:: Data excerpts ::
>> Start
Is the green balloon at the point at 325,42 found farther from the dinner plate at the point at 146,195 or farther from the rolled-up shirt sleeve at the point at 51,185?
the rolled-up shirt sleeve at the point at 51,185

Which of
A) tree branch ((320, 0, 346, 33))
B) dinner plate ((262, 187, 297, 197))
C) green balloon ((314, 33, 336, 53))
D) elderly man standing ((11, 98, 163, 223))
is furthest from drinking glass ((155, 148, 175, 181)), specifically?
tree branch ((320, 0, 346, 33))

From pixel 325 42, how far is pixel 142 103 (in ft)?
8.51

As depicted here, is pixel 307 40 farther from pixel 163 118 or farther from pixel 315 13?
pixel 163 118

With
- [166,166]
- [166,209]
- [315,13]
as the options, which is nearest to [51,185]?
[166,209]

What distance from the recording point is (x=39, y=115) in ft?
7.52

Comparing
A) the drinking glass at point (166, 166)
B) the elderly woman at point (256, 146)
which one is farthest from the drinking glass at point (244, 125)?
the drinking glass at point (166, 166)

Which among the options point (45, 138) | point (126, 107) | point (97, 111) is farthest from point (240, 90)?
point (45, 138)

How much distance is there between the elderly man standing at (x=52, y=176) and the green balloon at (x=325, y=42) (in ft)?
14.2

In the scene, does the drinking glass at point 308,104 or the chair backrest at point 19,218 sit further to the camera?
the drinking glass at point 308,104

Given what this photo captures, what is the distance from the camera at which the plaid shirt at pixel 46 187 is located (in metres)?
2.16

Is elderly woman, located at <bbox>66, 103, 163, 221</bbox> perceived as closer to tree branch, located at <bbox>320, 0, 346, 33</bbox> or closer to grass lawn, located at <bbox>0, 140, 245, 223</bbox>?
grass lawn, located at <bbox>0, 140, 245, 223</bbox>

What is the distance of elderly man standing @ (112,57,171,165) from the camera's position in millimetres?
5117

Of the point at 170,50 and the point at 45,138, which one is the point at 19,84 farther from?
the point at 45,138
>> End
:: What the task asks ::
Please copy out all of the items above with "green balloon" renamed to "yellow balloon" everywhere it occurs, keeping everything else the same.

:: Correct answer ::
Is the yellow balloon at the point at 325,42 found farther from the dinner plate at the point at 146,195 or farther from the rolled-up shirt sleeve at the point at 51,185?
the rolled-up shirt sleeve at the point at 51,185

Which of
A) tree branch ((320, 0, 346, 33))
B) dinner plate ((262, 187, 297, 197))
C) yellow balloon ((314, 33, 336, 53))
D) elderly man standing ((11, 98, 163, 223))
is furthest from drinking glass ((155, 148, 175, 181)), specifically?
tree branch ((320, 0, 346, 33))

From pixel 325 42, how far is pixel 142 103 (in ft)?
8.51

As depicted here, is pixel 307 40 farther from pixel 163 118 or farther from pixel 315 13?
pixel 163 118

With
- [166,166]
- [166,209]
- [315,13]
as the options, which is nearest to [51,185]?
[166,209]

What distance from the recording point is (x=39, y=115) in ft?
7.52

Comparing
A) the drinking glass at point (166, 166)
B) the elderly woman at point (256, 146)
which one is farthest from the drinking glass at point (244, 125)?
the drinking glass at point (166, 166)

Which among the options point (45, 138) | point (126, 107) | point (97, 111) is farthest from point (240, 90)?
point (45, 138)

How much distance is there between the elderly man standing at (x=52, y=176) and the yellow balloon at (x=325, y=42) (in ft)?
14.2

In the scene, does the drinking glass at point 308,104 or the chair backrest at point 19,218 sit further to the camera?
the drinking glass at point 308,104

Given what this photo captures, what is the distance from the camera at which the plaid shirt at pixel 46 187 is located (in metres)?
2.16

Is elderly woman, located at <bbox>66, 103, 163, 221</bbox> perceived as closer to tree branch, located at <bbox>320, 0, 346, 33</bbox> or closer to grass lawn, located at <bbox>0, 140, 245, 223</bbox>?
grass lawn, located at <bbox>0, 140, 245, 223</bbox>

What is the distance of elderly man standing @ (112,57,171,165) from the camera's position in millimetres?
5117

Of the point at 170,50 and the point at 45,138, which one is the point at 19,84 farther from?
the point at 45,138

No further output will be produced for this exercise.